Work required -
Could you copy every line of the data that contains the word "chừng"?

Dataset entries
((

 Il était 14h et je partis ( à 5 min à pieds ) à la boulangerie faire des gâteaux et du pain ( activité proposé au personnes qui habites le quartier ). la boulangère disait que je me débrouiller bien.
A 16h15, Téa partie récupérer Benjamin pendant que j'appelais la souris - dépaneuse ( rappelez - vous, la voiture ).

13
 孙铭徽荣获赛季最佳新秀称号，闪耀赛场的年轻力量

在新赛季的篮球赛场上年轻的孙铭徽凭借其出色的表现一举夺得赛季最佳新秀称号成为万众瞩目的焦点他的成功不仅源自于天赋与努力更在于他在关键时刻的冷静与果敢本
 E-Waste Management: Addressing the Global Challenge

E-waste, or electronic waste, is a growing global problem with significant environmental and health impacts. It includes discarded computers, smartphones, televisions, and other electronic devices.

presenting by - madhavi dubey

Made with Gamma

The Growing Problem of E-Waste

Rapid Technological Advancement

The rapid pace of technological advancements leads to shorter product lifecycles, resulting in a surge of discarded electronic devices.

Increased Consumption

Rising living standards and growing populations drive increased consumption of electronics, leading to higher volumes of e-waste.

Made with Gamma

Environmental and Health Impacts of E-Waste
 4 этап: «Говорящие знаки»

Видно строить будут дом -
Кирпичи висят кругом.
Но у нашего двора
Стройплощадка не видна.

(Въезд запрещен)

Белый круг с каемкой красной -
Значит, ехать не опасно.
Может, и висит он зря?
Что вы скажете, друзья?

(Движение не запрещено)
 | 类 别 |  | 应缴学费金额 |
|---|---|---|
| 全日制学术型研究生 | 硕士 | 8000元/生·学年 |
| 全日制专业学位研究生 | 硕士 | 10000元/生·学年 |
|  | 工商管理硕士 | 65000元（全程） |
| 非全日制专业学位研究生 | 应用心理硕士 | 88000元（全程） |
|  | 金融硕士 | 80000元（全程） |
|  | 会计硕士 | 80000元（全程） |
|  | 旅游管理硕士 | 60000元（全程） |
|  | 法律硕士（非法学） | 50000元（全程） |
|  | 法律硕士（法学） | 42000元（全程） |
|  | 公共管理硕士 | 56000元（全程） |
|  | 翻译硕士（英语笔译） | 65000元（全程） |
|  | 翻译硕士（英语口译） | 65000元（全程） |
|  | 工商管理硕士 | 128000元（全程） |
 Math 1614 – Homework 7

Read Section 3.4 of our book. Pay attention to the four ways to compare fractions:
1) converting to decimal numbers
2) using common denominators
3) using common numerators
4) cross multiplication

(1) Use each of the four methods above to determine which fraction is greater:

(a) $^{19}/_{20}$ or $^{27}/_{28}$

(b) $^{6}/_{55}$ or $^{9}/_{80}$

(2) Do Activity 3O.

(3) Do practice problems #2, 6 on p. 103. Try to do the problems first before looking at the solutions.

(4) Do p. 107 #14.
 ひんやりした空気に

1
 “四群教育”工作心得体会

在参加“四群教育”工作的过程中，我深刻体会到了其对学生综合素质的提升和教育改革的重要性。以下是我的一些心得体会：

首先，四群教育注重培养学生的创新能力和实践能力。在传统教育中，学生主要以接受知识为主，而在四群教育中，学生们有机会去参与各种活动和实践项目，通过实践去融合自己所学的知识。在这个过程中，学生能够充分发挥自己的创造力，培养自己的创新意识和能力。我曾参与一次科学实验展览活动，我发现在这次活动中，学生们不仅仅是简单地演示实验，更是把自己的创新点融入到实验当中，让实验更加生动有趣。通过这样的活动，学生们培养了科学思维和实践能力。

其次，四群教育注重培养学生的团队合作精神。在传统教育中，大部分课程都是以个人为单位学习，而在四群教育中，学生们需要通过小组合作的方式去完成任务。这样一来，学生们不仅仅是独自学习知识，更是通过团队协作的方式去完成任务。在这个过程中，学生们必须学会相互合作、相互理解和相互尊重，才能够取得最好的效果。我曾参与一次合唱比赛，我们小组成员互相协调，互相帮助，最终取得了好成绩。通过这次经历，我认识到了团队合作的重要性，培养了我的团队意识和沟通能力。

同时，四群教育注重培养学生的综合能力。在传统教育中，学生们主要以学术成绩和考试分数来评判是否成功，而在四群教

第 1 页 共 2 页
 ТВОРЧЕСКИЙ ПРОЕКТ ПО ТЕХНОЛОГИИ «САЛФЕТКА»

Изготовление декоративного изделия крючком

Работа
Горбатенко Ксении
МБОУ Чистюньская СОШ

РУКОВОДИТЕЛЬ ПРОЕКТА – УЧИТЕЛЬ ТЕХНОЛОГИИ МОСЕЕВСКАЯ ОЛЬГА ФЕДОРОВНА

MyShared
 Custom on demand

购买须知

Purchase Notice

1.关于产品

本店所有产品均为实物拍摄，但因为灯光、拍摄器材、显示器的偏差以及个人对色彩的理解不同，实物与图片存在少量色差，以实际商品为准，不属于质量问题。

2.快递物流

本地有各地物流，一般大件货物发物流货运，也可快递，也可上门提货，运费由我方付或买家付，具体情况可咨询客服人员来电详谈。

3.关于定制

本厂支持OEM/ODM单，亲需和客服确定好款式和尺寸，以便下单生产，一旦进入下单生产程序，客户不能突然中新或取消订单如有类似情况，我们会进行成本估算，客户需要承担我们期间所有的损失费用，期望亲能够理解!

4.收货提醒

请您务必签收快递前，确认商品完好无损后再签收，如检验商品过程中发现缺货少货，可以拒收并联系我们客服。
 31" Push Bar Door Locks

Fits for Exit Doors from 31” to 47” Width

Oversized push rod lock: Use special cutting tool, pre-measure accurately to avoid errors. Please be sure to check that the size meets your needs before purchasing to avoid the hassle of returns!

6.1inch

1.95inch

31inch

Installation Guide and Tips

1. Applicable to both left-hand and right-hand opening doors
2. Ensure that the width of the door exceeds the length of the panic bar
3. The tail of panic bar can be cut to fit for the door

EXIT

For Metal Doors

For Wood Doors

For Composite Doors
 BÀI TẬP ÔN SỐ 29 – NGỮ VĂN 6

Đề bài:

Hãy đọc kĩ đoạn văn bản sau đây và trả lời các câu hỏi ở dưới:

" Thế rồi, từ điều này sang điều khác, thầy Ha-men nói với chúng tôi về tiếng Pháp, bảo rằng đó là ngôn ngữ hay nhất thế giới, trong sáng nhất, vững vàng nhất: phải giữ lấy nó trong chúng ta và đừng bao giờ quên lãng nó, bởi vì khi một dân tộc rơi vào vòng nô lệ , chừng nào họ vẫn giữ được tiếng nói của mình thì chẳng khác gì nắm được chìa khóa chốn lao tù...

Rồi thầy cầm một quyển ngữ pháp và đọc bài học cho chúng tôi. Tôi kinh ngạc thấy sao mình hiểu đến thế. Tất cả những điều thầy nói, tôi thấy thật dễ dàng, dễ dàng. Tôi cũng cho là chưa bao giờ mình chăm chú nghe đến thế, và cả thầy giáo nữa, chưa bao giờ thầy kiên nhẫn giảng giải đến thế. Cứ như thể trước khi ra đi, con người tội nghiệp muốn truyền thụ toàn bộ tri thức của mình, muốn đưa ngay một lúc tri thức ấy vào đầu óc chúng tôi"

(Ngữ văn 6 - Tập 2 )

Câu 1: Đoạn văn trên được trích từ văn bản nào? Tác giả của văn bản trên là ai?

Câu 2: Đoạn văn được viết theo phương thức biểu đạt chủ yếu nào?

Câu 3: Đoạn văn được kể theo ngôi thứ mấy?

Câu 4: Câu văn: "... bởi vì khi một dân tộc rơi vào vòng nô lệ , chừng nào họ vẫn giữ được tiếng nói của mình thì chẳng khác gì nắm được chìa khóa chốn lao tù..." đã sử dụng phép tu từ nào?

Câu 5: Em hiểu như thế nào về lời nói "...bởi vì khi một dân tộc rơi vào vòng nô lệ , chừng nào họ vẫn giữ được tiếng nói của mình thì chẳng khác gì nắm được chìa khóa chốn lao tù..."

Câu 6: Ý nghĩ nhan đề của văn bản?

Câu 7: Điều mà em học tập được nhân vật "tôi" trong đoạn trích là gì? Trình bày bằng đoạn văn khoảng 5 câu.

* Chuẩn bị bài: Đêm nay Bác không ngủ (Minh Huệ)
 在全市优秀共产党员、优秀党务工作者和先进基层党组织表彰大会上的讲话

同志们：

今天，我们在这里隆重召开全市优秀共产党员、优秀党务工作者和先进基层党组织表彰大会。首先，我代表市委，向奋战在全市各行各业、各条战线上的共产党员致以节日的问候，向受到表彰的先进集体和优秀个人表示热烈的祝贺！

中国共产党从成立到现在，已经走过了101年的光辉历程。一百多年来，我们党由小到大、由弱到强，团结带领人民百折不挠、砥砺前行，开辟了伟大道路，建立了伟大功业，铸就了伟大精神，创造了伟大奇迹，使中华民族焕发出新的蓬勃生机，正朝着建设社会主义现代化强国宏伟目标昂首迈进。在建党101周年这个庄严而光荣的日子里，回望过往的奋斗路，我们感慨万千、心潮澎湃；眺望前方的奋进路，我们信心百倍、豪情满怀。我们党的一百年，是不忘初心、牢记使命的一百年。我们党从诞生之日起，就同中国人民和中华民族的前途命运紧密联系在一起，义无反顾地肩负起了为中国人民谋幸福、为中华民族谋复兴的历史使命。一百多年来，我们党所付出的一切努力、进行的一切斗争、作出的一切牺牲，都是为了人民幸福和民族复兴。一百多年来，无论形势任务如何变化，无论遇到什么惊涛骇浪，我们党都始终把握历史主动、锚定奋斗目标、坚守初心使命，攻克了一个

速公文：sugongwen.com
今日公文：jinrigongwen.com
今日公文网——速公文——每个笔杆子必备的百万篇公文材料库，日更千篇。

))

Response for this exercise -
" Thế rồi, từ điều này sang điều khác, thầy Ha-men nói với chúng tôi về tiếng Pháp, bảo rằng đó là ngôn ngữ hay nhất thế giới, trong sáng nhất, vững vàng nhất: phải giữ lấy nó trong chúng ta và đừng bao giờ quên lãng nó, bởi vì khi một dân tộc rơi vào vòng nô lệ , chừng nào họ vẫn giữ được tiếng nói của mình thì chẳng khác gì nắm được chìa khóa chốn lao tù...
Câu 4: Câu văn: "... bởi vì khi một dân tộc rơi vào vòng nô lệ , chừng nào họ vẫn giữ được tiếng nói của mình thì chẳng khác gì nắm được chìa khóa chốn lao tù..." đã sử dụng phép tu từ nào?
Câu 5: Em hiểu như thế nào về lời nói "...bởi vì khi một dân tộc rơi vào vòng nô lệ , chừng nào họ vẫn giữ được tiếng nói của mình thì chẳng khác gì nắm được chìa khóa chốn lao tù..."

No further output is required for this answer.